Adequate Response To Post-2015 Agenda Will Require Greater Cooperation Among U.S. Agencies
In an opinion piece in The Guardian’s “Global Development Professionals Network,” John Norris, executive director of the Sustainable Security and Peacebuilding Initiative at the Center for American Progress (CAP), and Annie Malknecht, a research associate at the center, write about U.S. efforts to balance “defense, diplomacy and development,” and the work of the CAP initiative, which aims “to develop solutions for these complex scenarios and better balance the three legs of America’s international engagement.” They continue, “The project aims to reform the U.S. approach by spending lean foreign assistance funds more effectively and efficiently, building institutional capacity in weak states and strengthening U.S. engagement with the international community and institutions. While these reforms will not erase the need for traditional hard power, they will help decrease the need for military action.”

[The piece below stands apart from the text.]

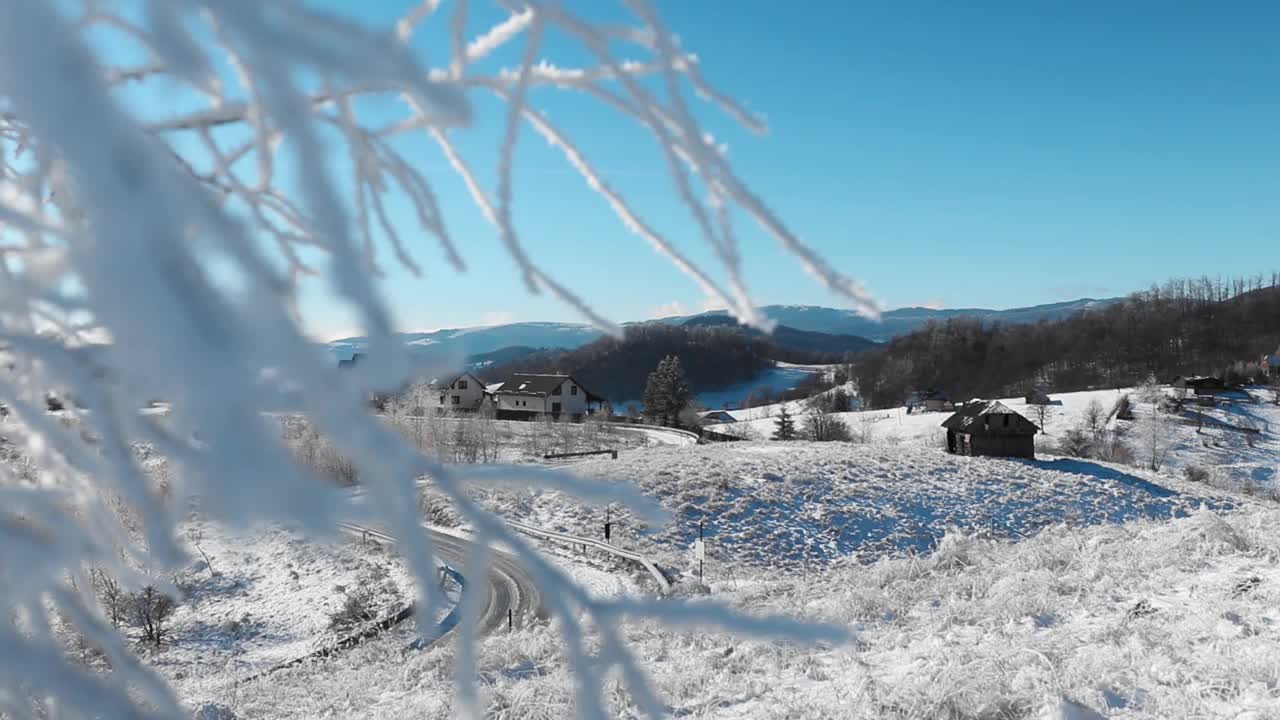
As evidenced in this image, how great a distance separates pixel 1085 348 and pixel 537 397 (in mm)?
68720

Norris and Malknecht discuss the quadrennial diplomacy and development report (.pdf) and several reforms proposed by the Obama administration. “While these reforms are commendable, there is more to be done,” they write, noting international discussion of the post-2015 development agenda. “Whatever the details of the post-2015 development agenda, the U.S. and other developed countries must establish another 15-year commitment to cooperate on complex and far-reaching issues — the stakes are too high for inaction,” they write, adding, “Without government commitment reaching beyond aid agencies, poverty reduction efforts will flounder and the world will face increasingly complex problems in decades to come.” They continue, “For the U.S., this will require greater co-operation between the departments of state and defense and USAID” (10/18).